Our go-to fun activity! This family loves a game; whether it be a board game inside, or a game of cricket/tennis outside, one thing that will guarantee to improve our mood is a game! Perhaps it’s because there are so many of us? Although during this isolation period I found the children played many of their games in separate groups which worked nicely. Remember, it isn’t just the adults who are feeling claustrophobic in this situation I could tell that my children were also feeling it and needed some space from one another. They often split up into little groups, or even on their own, to play one of their beloved board games. I have listed a few of our family favourites below:    
– Poo Bingo: an absolute classic that I actually really enjoy too!  
– Head2Head: very similar to Pictionary.

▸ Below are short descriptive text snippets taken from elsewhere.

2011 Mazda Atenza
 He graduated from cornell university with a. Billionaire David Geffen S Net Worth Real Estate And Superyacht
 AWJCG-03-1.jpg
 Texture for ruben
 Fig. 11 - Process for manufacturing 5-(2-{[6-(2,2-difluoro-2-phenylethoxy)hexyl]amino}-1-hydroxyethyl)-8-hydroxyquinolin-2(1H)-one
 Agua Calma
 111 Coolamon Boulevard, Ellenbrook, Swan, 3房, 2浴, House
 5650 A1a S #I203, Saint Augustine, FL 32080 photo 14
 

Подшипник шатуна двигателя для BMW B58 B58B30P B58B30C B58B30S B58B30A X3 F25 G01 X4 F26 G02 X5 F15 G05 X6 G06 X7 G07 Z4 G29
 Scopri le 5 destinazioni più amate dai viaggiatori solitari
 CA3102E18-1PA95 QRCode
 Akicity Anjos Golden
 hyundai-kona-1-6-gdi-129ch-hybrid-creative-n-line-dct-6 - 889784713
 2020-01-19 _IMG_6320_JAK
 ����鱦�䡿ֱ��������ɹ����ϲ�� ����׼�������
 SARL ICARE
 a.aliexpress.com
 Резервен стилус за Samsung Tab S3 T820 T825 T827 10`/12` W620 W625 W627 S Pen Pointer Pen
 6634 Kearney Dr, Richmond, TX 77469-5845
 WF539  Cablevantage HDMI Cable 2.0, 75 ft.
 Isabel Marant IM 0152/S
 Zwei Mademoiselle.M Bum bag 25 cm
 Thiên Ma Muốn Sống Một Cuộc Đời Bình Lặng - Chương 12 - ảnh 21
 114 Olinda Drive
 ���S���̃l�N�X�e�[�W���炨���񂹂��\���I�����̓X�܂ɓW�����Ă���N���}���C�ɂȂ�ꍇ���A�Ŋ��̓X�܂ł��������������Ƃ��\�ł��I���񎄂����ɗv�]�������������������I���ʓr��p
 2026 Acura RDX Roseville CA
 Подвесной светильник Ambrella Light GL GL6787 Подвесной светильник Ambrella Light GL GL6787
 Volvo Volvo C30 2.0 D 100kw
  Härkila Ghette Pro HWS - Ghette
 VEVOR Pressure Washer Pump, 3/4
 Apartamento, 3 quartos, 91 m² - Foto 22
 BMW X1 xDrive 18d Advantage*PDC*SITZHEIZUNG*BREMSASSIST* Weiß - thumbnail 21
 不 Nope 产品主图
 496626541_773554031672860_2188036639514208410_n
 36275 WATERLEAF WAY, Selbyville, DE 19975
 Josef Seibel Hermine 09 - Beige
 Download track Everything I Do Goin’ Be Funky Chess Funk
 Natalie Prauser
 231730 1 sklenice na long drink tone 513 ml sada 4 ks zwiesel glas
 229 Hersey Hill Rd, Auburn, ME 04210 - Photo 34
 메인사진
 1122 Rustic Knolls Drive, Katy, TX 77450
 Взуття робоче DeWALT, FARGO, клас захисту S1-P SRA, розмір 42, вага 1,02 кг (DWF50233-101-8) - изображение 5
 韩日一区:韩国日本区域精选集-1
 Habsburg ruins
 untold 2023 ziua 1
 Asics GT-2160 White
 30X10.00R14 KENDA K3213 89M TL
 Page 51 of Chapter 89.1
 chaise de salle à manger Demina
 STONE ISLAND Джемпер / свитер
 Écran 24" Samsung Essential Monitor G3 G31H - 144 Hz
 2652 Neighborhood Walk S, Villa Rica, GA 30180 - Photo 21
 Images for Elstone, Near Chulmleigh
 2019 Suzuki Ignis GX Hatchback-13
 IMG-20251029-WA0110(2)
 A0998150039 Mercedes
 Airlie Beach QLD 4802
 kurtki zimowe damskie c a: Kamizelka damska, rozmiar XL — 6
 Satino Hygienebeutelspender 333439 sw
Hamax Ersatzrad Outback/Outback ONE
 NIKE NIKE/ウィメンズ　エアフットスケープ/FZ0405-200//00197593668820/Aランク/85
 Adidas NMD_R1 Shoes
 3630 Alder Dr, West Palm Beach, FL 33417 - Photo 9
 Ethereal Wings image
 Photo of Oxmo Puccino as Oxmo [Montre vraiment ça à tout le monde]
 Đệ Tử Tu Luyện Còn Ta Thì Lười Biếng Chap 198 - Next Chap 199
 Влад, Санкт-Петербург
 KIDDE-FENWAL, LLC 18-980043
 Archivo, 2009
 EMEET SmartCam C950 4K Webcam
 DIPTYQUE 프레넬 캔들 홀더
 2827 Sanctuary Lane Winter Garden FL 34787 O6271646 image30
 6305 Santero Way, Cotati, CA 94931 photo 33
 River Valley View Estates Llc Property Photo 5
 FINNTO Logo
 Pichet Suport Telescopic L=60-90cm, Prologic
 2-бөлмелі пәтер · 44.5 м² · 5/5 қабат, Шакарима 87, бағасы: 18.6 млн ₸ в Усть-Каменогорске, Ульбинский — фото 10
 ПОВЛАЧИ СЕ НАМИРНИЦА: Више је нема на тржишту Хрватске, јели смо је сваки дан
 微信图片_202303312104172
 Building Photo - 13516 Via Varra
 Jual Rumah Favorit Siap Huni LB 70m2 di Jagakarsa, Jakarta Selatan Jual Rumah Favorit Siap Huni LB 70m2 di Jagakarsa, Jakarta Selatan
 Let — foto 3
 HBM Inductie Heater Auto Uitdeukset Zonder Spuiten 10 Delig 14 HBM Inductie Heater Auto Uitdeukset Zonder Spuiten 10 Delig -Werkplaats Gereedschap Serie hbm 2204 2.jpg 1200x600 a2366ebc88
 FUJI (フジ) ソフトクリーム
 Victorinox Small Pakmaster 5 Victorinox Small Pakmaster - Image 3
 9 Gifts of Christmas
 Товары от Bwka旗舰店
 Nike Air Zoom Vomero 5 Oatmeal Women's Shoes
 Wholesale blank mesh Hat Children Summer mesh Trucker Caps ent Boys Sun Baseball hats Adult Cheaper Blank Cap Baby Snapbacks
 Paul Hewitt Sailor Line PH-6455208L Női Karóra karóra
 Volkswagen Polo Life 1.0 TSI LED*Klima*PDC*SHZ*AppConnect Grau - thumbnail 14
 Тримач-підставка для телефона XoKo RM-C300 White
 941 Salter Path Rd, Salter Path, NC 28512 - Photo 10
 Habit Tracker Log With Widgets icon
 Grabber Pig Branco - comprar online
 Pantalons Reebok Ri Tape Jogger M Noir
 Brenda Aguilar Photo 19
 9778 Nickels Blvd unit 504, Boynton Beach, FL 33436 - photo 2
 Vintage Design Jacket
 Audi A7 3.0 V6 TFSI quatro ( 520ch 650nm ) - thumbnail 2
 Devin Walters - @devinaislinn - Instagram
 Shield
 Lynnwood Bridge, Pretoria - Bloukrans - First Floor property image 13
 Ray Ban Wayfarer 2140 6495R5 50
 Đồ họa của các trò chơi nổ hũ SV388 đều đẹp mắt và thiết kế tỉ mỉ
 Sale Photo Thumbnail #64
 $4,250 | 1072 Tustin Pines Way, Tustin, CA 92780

A fun, easy game that doesn’t require much setting up, or thinking.  
– Orchard Toys Where do I Live?: a great memory game for all the family.   
– Smelly Wellies: another Orchard Toys game, all of my children adore these games. I find them enjoyable, relatively simple and easy to set up.     
– Twister: a classic! This always allows us to let off some steam and have some fun. 

I hope these ideas have helped! Overall, anything that is able to entertain your children for half an hour or so will help pass the time that little bit faster! 


By far the hardest part of this isolation period for me was the lack of space that I got, not only did I feel quite unwell for many of the days but I also had four small children within 1m of me 24 hours of each and every day. Mentally it was tough not to say: leave me alone! There was no other adult coming in after work, no other grown up conversation to be had. One thing I have taken from this is that I now truly understand why it is I love to get my family outside on our walking adventures – SPACE!! When we are walking up mountains, or heading to the park, my children run AWAY from me – not towards me! I can breathe freely, I have space around me without little ones jumping on me or asking me one hundred questions.

There we have it! Having prepared over 100 meals, answered 1000’s of questions and offered what feels like 1 million snacks, we are hoping that the end of our isolation period will be upon us soon. I hope that this article can offer, even just one person, some help and advice if you find yourself in the dreaded isolation period with young kids, whether it be from coronavirus, chicken pox or the sickness bug. And don’t forget: never feel alone, always check in with friends ❤️.